Children attending the fifth annual Hilliard Fall Festival on Sunday, Sept. 22, will have the opportunity to make their own apple cider.
Christa Hein, founder of Bring the Farm to You, will bring a cider press that grinds apples into a pulp and presses the pulp into cider.
Apple juice differs from apple cider because the pulp is removed, leaving a clearer liquid, she said. Apple cider uses all of the apple, except the stem.
Homemade cider is different in other ways, too, Hein said.
Apple cider sold in stores contains preservatives that change the texture of the product.
"Fresh apple cider is good for only a few days," Hein said.
Hein estimates it will take about an hour to grind a bushel of apples at the festival.
"It's a quicker process with a team of guys, but goes a little slower at our shows where children are cranking," Hein said. "It's a hard press to turn."
One bushel of apples weighs about 48 pounds and numbers anywhere from about 100 to 200 apples. One bushel produces three to four gallons of cider, Hein said.
She said making cider is one of the more popular programs offered by her company, which she founded last year.
She previously was the educational director at Stratford Ecological Center in Delaware
Other new activities at the Fall Festival include live music and theater performances, a gem-miming exercise, a corn cannon, pony rides, laser tag and a pick-your-own pumpkin patch, said Beth Simon, recreation program manager for the Hilliard Recreation and Parks Department.
Traditional activities include crafts, hayrides and square dancing.

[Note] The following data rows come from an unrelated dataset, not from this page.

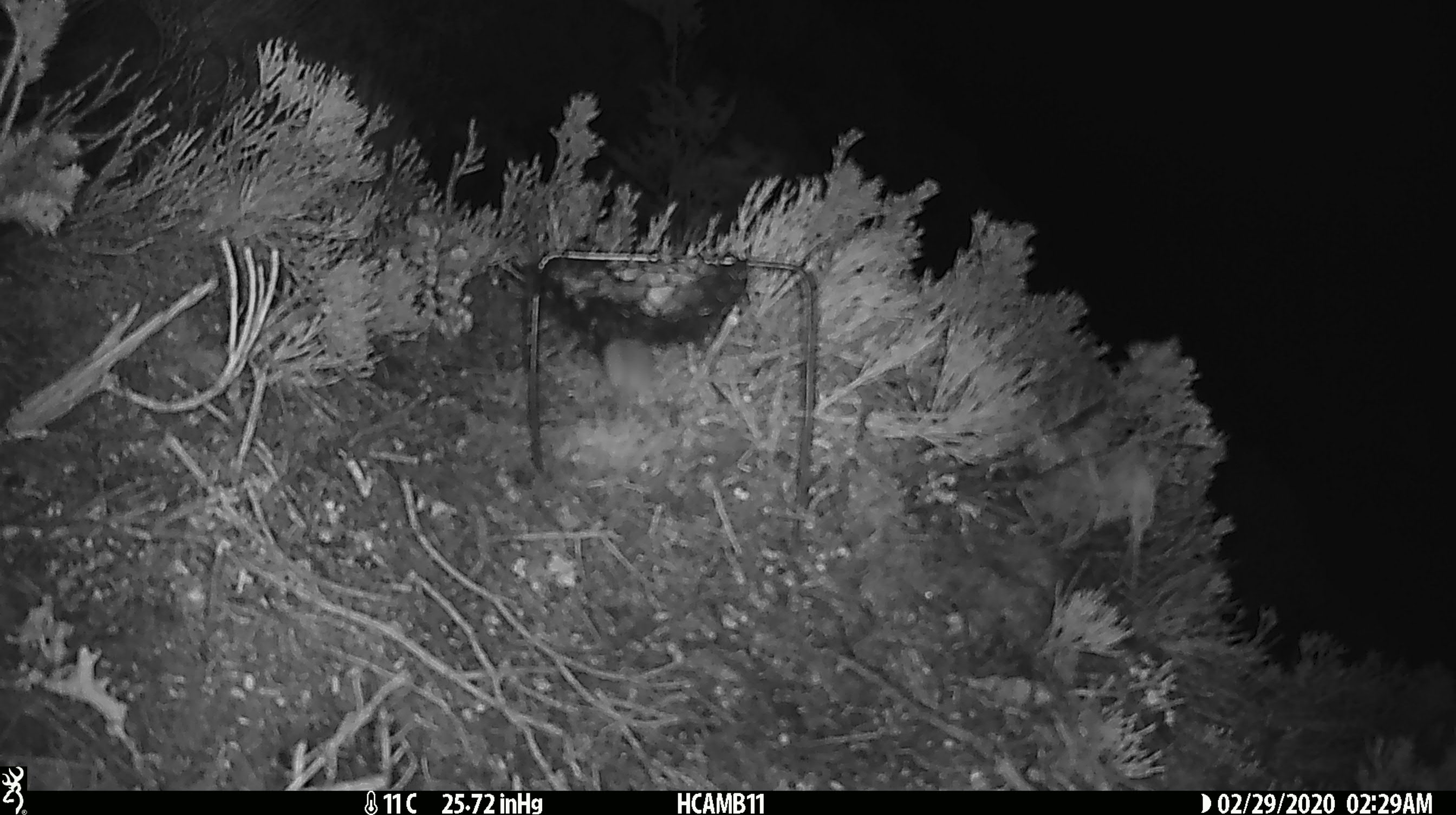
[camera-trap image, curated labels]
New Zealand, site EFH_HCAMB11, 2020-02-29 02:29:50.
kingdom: Animalia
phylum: Chordata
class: Mammalia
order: Rodentia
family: Muridae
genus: Mus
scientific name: Mus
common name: mouse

The Fall Festival is scheduled from 1 to 5 p.m. at Roger A. Reynolds Municipal Park, 3800 Veterans Memorial Drive.
Parking and admission are free, but there are fees associated with some featured events.
The proceeds from those events will benefit Patches of Light, a nonprofit organization that provides material and financial assistance to the families of critical and terminally ill children.